Give every line of the data again, unchanged, but with no pictures.
START DATA SUPPLIED
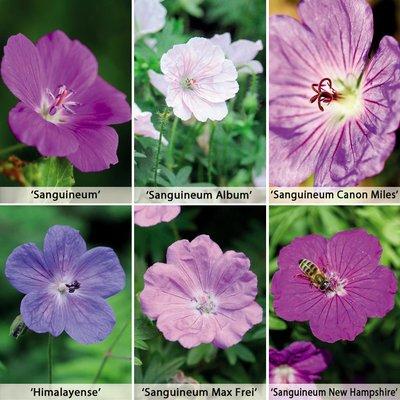 Hardy Geranium Collection 6 Plants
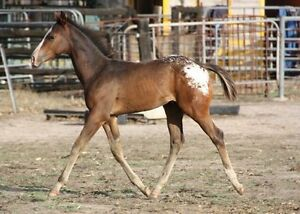 Stunning exceptional bred Appaloosa colt Kojonup Pallinup Area Preview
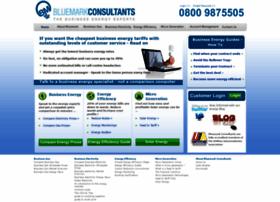 bluemarkconsultants.co.uk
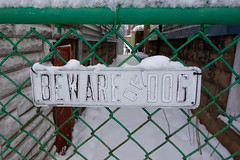 big sign, tiny dog (KevinIrvineChi) Tags: beware dog sign green fence chainlink chainlinkfence chicago chicagoist chilly chiberia gangway ravenswood snow snowcovered snowy snowstorm snowfall houses neighborhood illinois consumerist sony dscrx100 outdoors outside white red brick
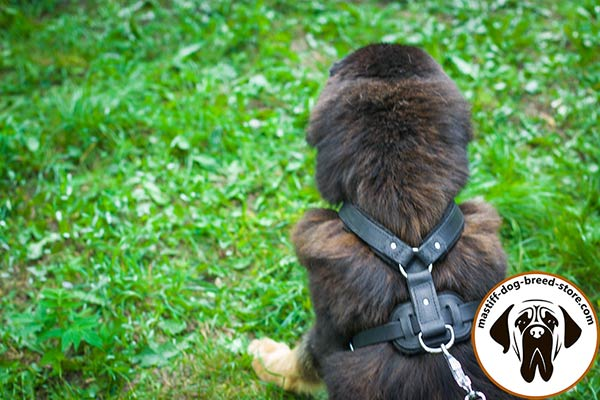 Best-quality leather Mastiff harness with nickel plated hardware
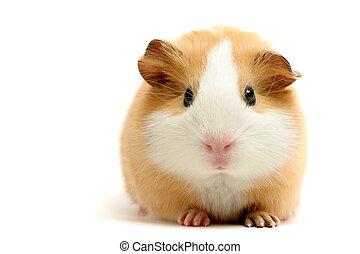 porco guinea, sobre, branca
END DATA SUPPLIED
● **SOLVED PROBLEM**
 Hardy Geranium Collection 6 Plants
 Stunning exceptional bred Appaloosa colt Kojonup Pallinup Area Preview
 bluemarkconsultants.co.uk
 big sign, tiny dog (KevinIrvineChi) Tags: beware dog sign green fence chainlink chainlinkfence chicago chicagoist chilly chiberia gangway ravenswood snow snowcovered snowy snowstorm snowfall houses neighborhood illinois consumerist sony dscrx100 outdoors outside white red brick
 Best-quality leather Mastiff harness with nickel plated hardware
 porco guinea, sobre, branca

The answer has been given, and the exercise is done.